In the repo there is a clients folder, which includes:

• the general subfolder, where there are WAMP client applications, written in Python, used to generate WAMP traffic and corresponding basic Wireshark traces;
• the pubsub and rpc subfolders, where there are WAMP client (backend plus frontend) application examples, written in Python, used to generate WAMP traffic and corresponding Pubblish-Subscribe and RPC Wireshark traces;

And the repo also contains a traces folder, which includes several Wireshark traces with WAMP traffic, captured by establishing a WAMP-over-WS session between a Crossbar router and a WAMP client written in Python, on the same host, per the following detail:

• the general subfolder:

  • cbor_serializer.pcap, generated with the clients/general/register.py client and with the router configured to use the batched CBOR serialization format for WAMP messages;
  • event_with_args.pcap, generated with the clients/general/event_complex_payload.py client and with the router configured to use the batched JSON serialization format for WAMP messages;
  • event_no_args.pcap, generated with the clients/general/event_no_payload.py client and with the router configured to use the batched JSON serialization format for WAMP messages;
  • json_serializer2.pcap, generated with the clients/general/register.py client (run twice) and with the router configured to use the batched JSON serialization format for WAMP messages;
  • json_serializer.pcap, generated with the clients/general/register.py client and with the router configured to use the batched JSON serialization format for WAMP messages;
  • msgpack_serializer.pcap, generated with the clients/general/register.py client and with the router configured to use the batched MessagePack serialization format for WAMP messages;
  • register_call.pcap, generated with the clients/general/register.py and clients/general/call.py client and with the router configured to use the batched JSON serialization format for WAMP messages;
  • sub_reg_pub_call.pcap, generated with the clients/general/sub_register_pub_call.py client and with the router configured to use the batched JSON serialization format for WAMP messages;
  • ws_extensions.pcap, generated with the clients/general/register.py client (run twice) and with the router configured to use the batched JSON serialization format for WAMP messages, as well as having WS protocol extensions enabled;
  • ws_ping.pcap, generated with the clients/general/register.py client and with the router configured to use the batched JSON serialization format for WAMP messages (in this case, ping/pong-type WS packet exchanges may be observed during the WAMP session).

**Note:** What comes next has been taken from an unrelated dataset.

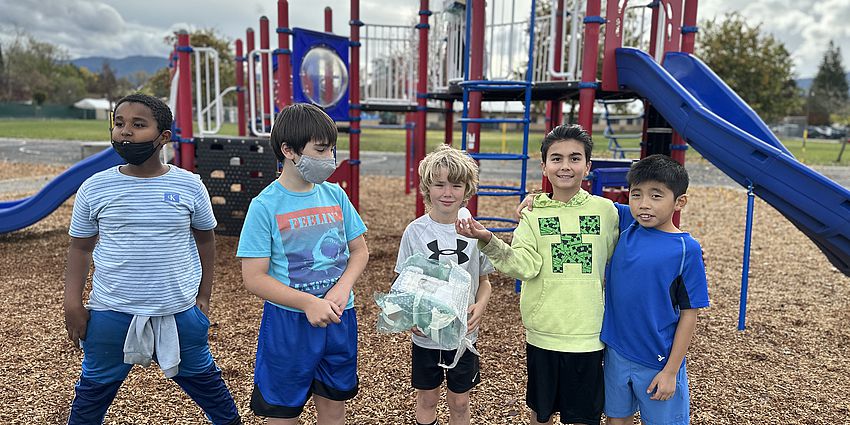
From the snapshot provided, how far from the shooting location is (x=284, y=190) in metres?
2.11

• the pubsub and rpc subfolders, each in turn including a json and a msgpack one, for the JSON and MessagePack serializations (set up on the router), respectively, with as many traces for each subfolders as the aforementioned client examples, and numbered accordingly.

Install

1. Copy the Lua files (json.lua, msgpack.lua, ws-dissector.lua and wswamp-dissector.lua) available in the root folder of the repo to the Wireshark plugins folder (for example, .wireshark/plugins under macOS / Linux), without renaming them.
2. Run Wireshark.
3. Disable the default WS dissector (WEBSOCKET) and enable the plugins (WS, WAMP) in the Analyze -> Enabled Protocols... pop-up menu.

Wireshark is then ready to sniff and dissect any WAMP-over-WS messages passing over the wire.

Test

The post-dissector may be tested by starting packet captures under Wireshark, while a WAMP-enabled application is running and generating traffic over WS. An easier alternative consists in loading previously captured traces of traffic inclusive of WAMP message-bearing packets transported over WS, such as the aforementioned traces which are already included in this repository.

In order to make use of the traces included here, an additional setup step is required: as these traces were captured with clients connecting to TCP port 8080 of the WAMP router (thus not the WS default one, TCP port 80) Wireshark must be instructed to engage the WS dissector for any traffic over TCP port 8080, by switching WS from the default port to the custom one in the Wireshark Analyze -> Decode As... option menu.